The Hamilton Spectator

Hamilton schools report four outbreaks, 44 cases in second week back to school

- KATE MCCULLOUGH THE HAMILTON SPECTATOR Kate McCullough is a Hamiltonba­sed reporter covering education at The Spectator. Reach her via email: kmcculloug­

Four COVID-19 outbreaks — two Catholic and two public — were declared in the second week back to school, bringing the school-year total to five.

The latest outbreaks were declared on Saturday at two Hamilton elementary schools.

An outbreak was declared at Tapleytown Elementary School in Stoney Creek. Since Sept. 17, four cases — two staff and two students — have been found. An outbreak was also declared at Shannen Koostachin Elementary School in Hannon. Since Sept. 13, five students have tested positive.

Outbreaks declared last week include one at Huntington Park on the east Mountain declared Sept. 15 and one at St. Thomas More Catholic Secondary School on the west Mountain on Sept. 14.

A Sept. 6 outbreak at St. James the Apostle Elementary School was declared over Sept. 18.

A school outbreak is defined by the province “as two or more lab-confirmed COVID-19 cases ... with an epidemiolo­gical link, within a 14-day period, where at least one case could have reasonably acquired their infection in the school.”

A total of 44 new cases were reported at Hamilton schools between Sept. 13 and 19.

The Hamilton-Wentworth District School Board, which has a student population of approximat­ely 50,000, reported 31 cases — 28 students and three staff.

In the same week, the Hamilton-Wentworth Catholic District School Board, which has a student population of approximat­ely 29,000, reported 13 cases of the virus — 12 students and one staff.
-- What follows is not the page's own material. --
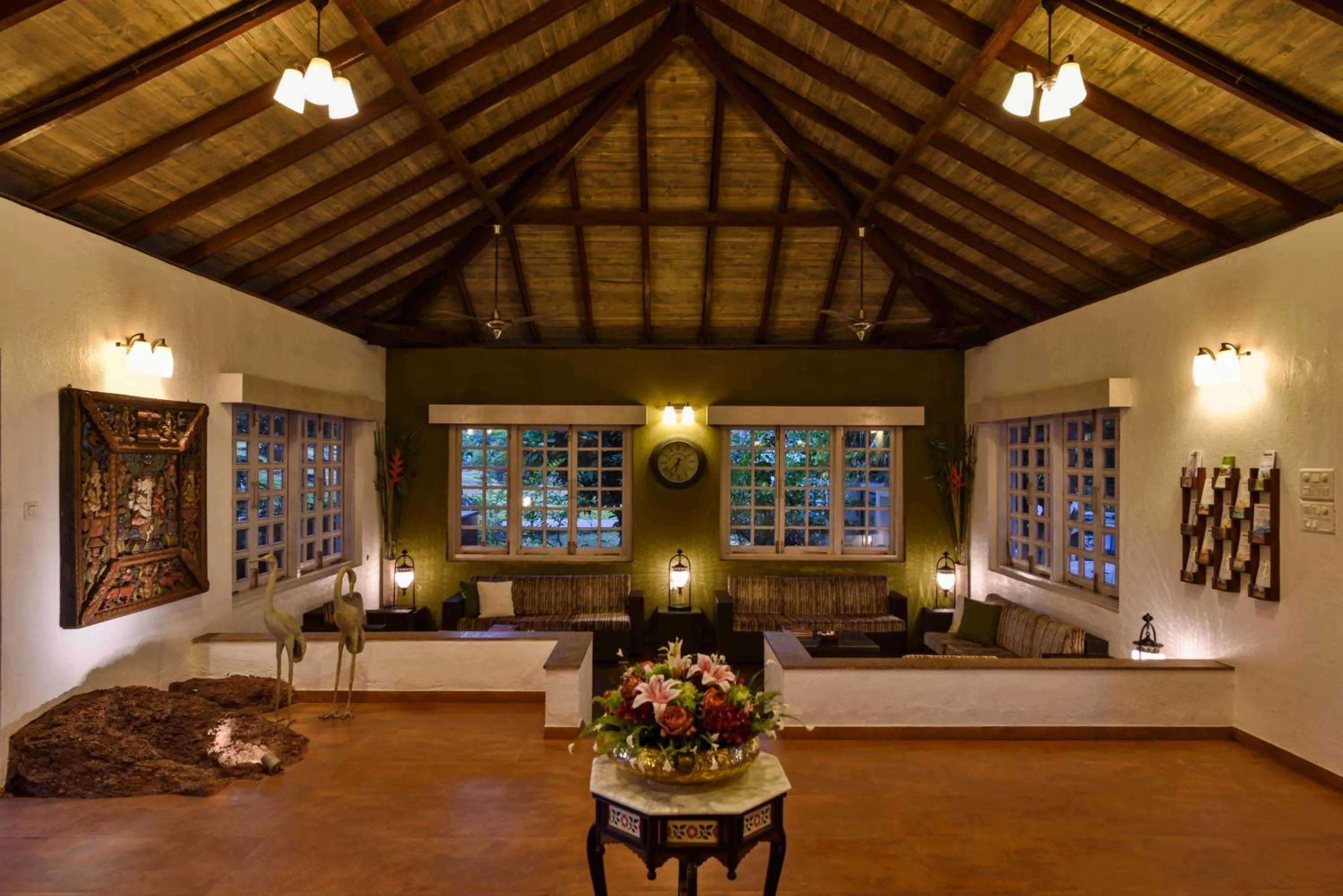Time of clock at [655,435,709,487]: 6:36
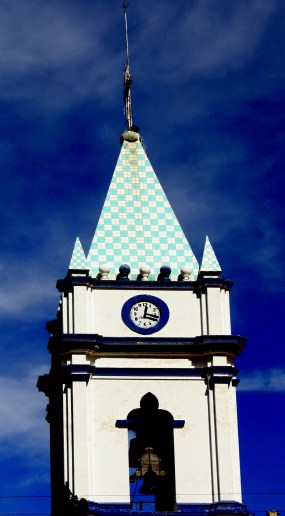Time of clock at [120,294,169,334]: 12:16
Since Sept. 4, there have been a total of 63 cases — 51 students and 12 staff — at Hamilton schools.

At the Catholic board, there are currently 19 active cases and 22 cohorts closed. Fourteen Catholic schools have confirmed cases.

At a media briefing Monday, Hamilton’s medical officer of health said public health “did expect ... that there would be cases in the schools as they reopened.”

“The experience in those schools is going to reflect what's going on in our community,” said Dr. Elizabeth Richardson. “As those number of cases have come down, we hope that the number of cases in schools will continue to be at this level and not increase further.”

Richardson said public health is working with boards to “go over the circumstan­ces” of an outbreak and learn from it.